‘What about us?’
‘Not here.’ He nodded towards the kitchen and she trailed behind him, heart pounding like a sledgehammer, watching in silence as he removed little boxes from the bag and fetched a couple of plates from the cupboard.
He helped himself to food. She helped herself to some orange stuff, some noodle-looking stuff and some brown stuff with bits of green thrown in. When she began eating, it all tasted like cardboard.
‘How have you enjoyed the past few weeks?’ he asked, when he was into his third mouthful of food.
‘Fine.’ For someone, she thought, who had been living on borrowed time.
He didn’t answer for a while, just carried on eating, then he looked at her over his chopsticks.
‘I thought so too.’
‘Better make sure no one knows that.’ She laughed, with an edge of hysteria in her voice. ‘Not if the intention is to ease them in gently to the inevitable breakdown of our relationship.’ She laughed again, and this time she could detect definite mania in the laugh. Oh, God. That had to stop.
‘Which brings me to the essence of what I have to say.’ He looked so serious. Why did he have to look so serious? Why couldn’t he reduce the whole thing to light-hearted banter? Couldn’t he see how close she was to tears? She closed her chopsticks, neatly lining them up in perfect parallels, and tried to clear her face of all emotion.
‘Which is?’
‘That I think we should make this legal.’

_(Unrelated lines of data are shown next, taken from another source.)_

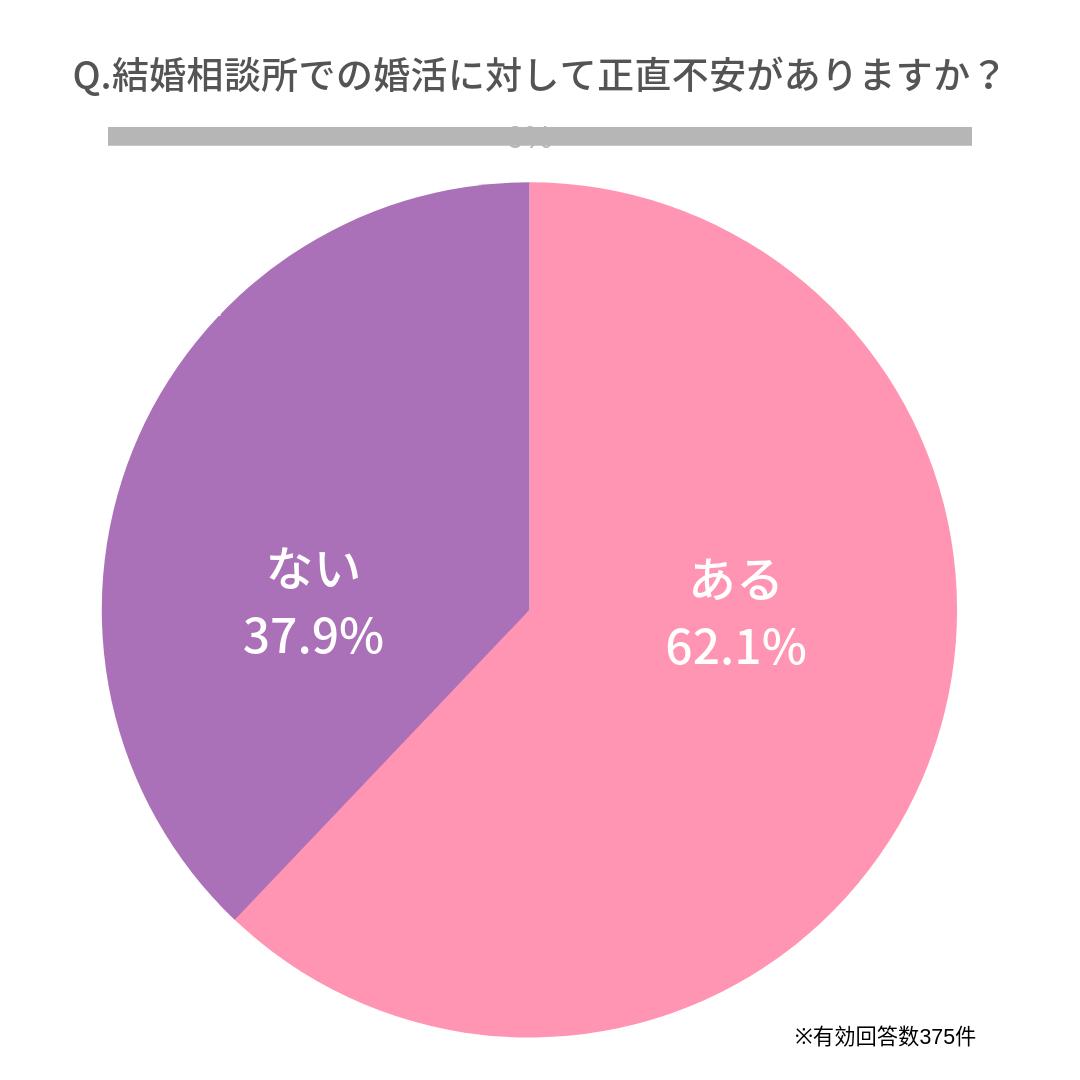 Q.結婚相談所での婚活に対して正直不安がありますか?   ある(62.1%)  ない(37.9%)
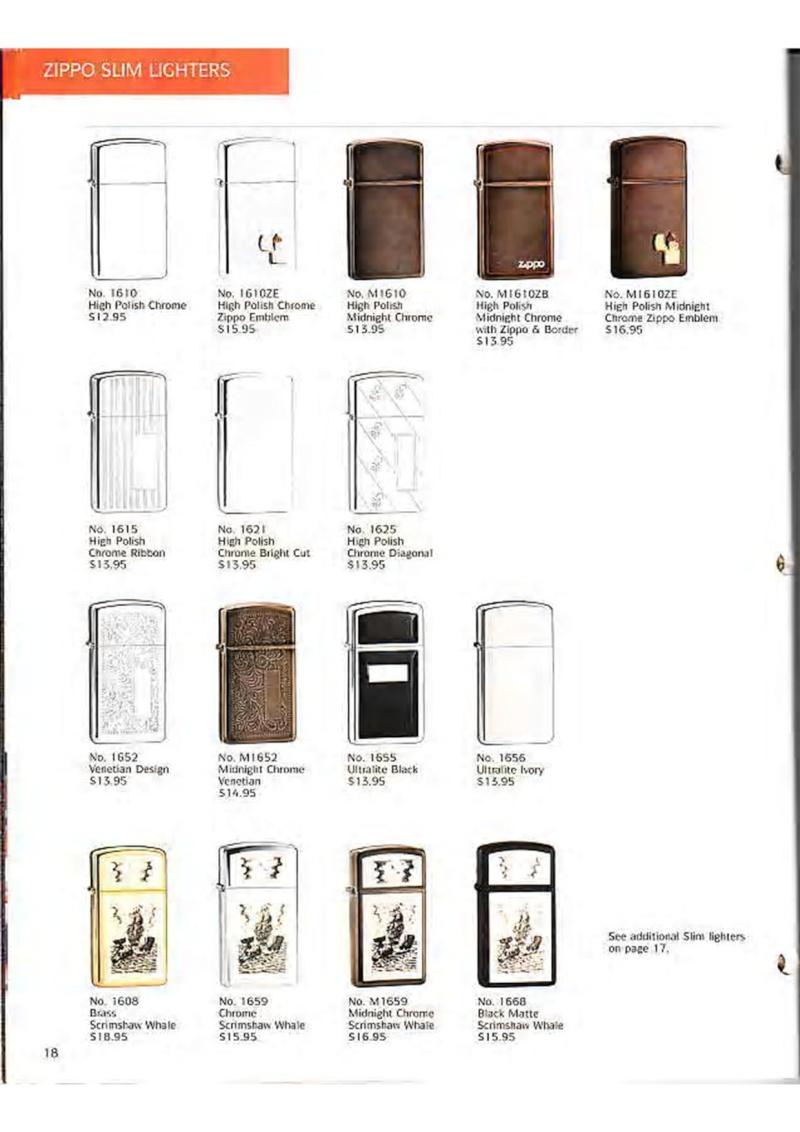 Catalogue ZIPPO Collection 1995 (version américaine) 2010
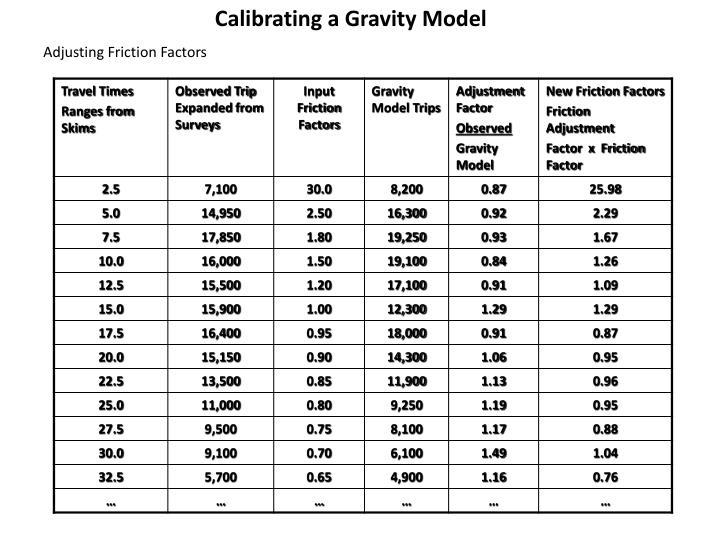 Calibrating a Gravity Model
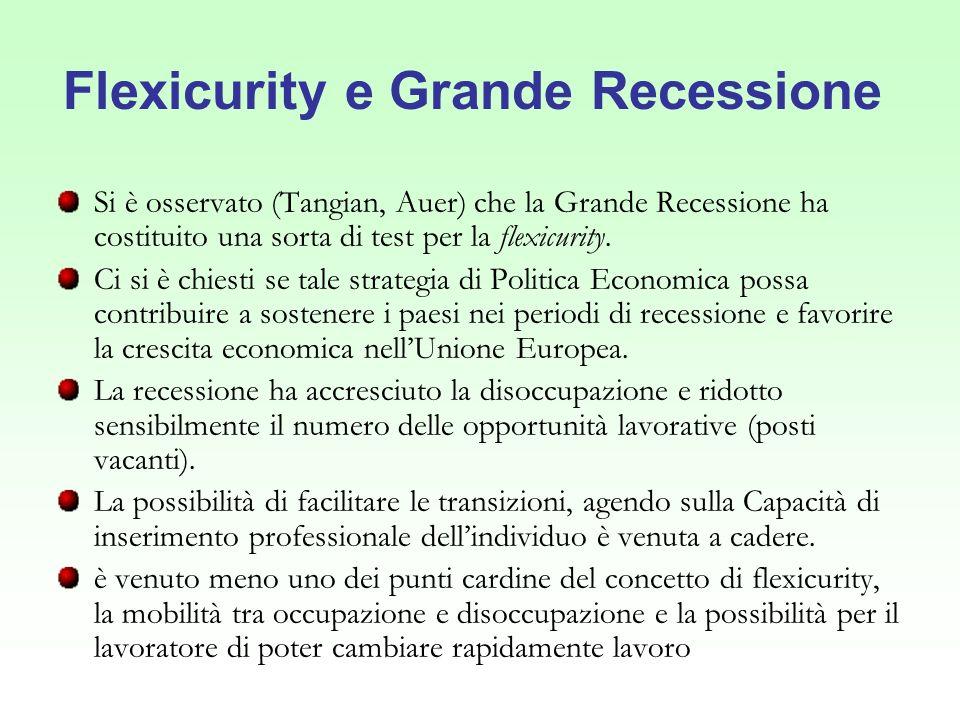 Flexicurity e Grande Recessione (2) Questo ha provocato una ridefinizione, almeno momentaneo, della strategia della flexicurity, verso la flessibilità interna.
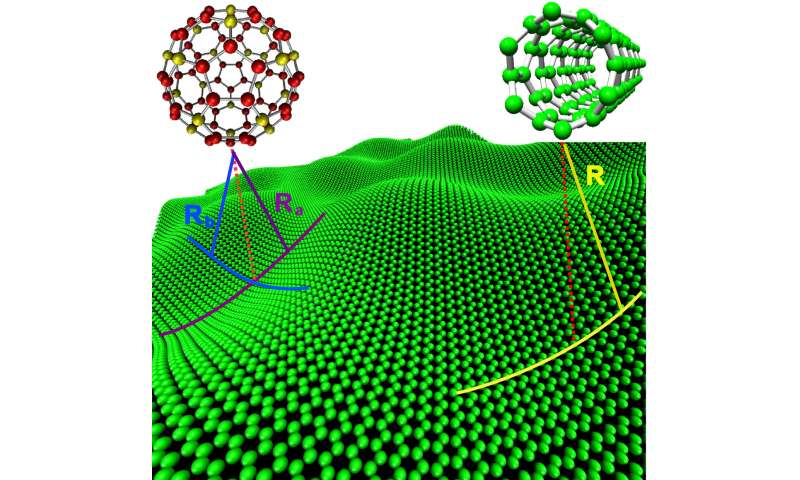 The deformation and mechanics of one-atom thin layer materials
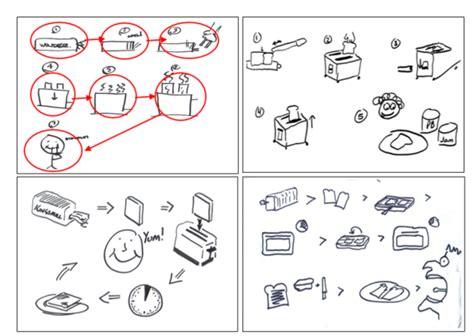 design thinking quizlet 5 steps critical thinking process formatessay web fc2 com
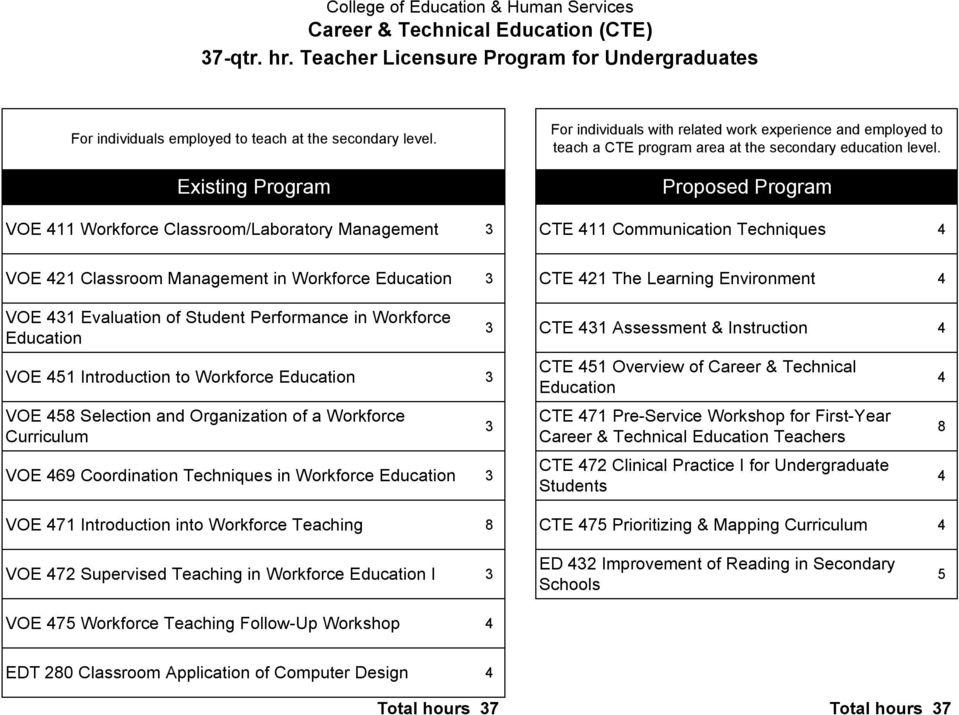 Proposed Program VOE 411 Workforce Classroom/Laboratory Management 3 CTE 411 Communication Techniques 4 VOE 421 Classroom Management in Workforce Education 3 CTE 421 The Learning Environment 4 VOE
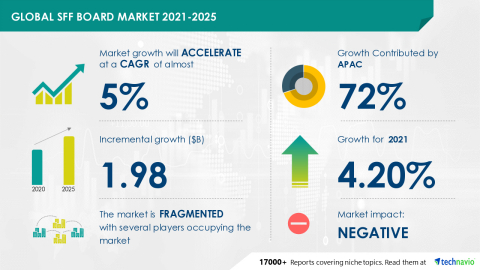 Technavio has announced its latest market research report titled Global SFF Board Market 2021-2025 (Graphic: Business Wire)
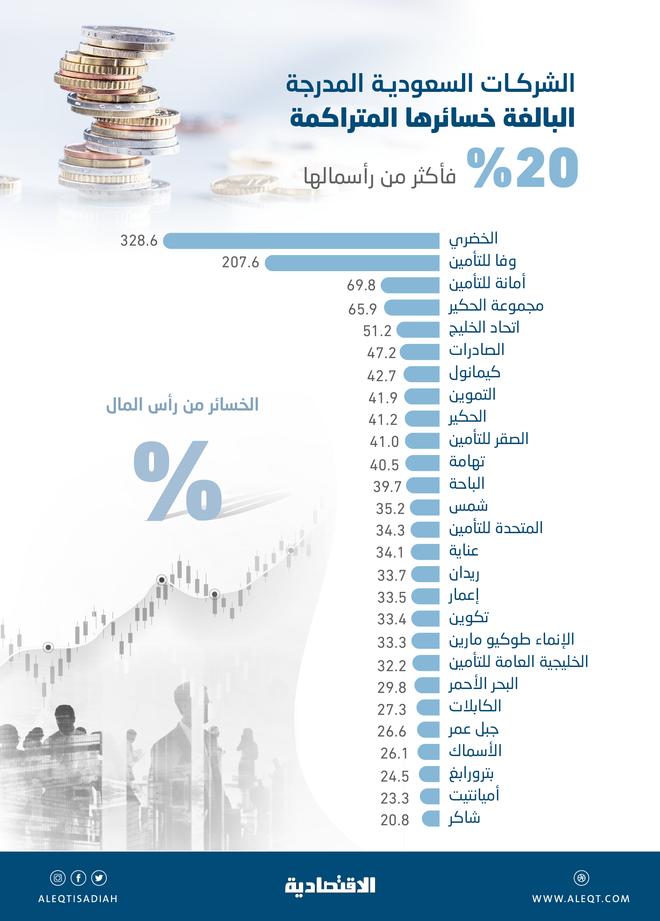 خسائر متراكمة لـ 27 شركة مدرجة في السوق السعودية بنهاية الربع الأول .. 13.6 مليار ريال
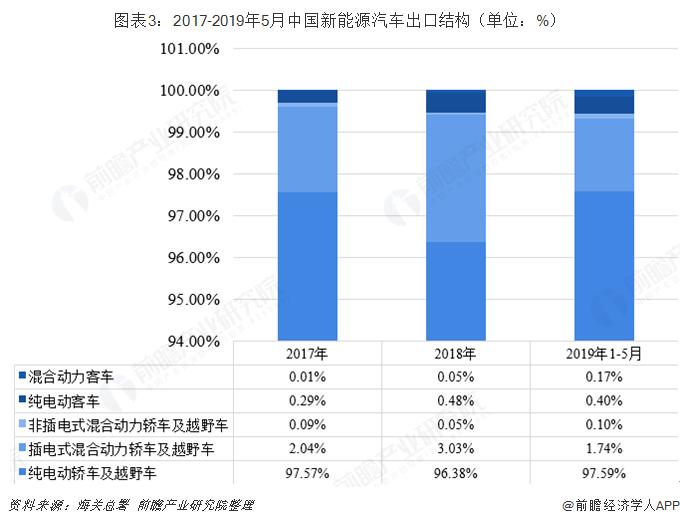 图表3:2017-2019年5月中国新能源汽车出口结构(单位:%)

The bottom seemed to drop out of her world. One minute her stomach was churning in anticipation of the worst, the next minute she had no stomach. It had shot downwards at speed. ‘Legal?’ she asked weakly.
‘Get married. Tie the knot. Call it what you want.’ He stood up and began clearing the table, and she hastily followed, both working in silence and avoiding eye contact.
‘I mean,’ he continued, dumping his plate in the sink, ‘as far as teams go, we make a pretty good one.’ He still wasn’t looking at her. ‘Everyone’s taken to you, even some of my more forthright, obnoxious clients. You’ve charmed the lot of them. They all think that you’re fresh and young and invigorating.’
And what do you think?
‘None of this love business to complicate matters.’ Scrape, scrape, scrape as congealing food hit the bin liner.
You don’t love me. Why not just say it?
‘You could carry on with your art course, naturally. There would be a lot of entertaining were I to remain here permanently.’ The clatter of plates being washed, drowning out his voice. Still no eye contact.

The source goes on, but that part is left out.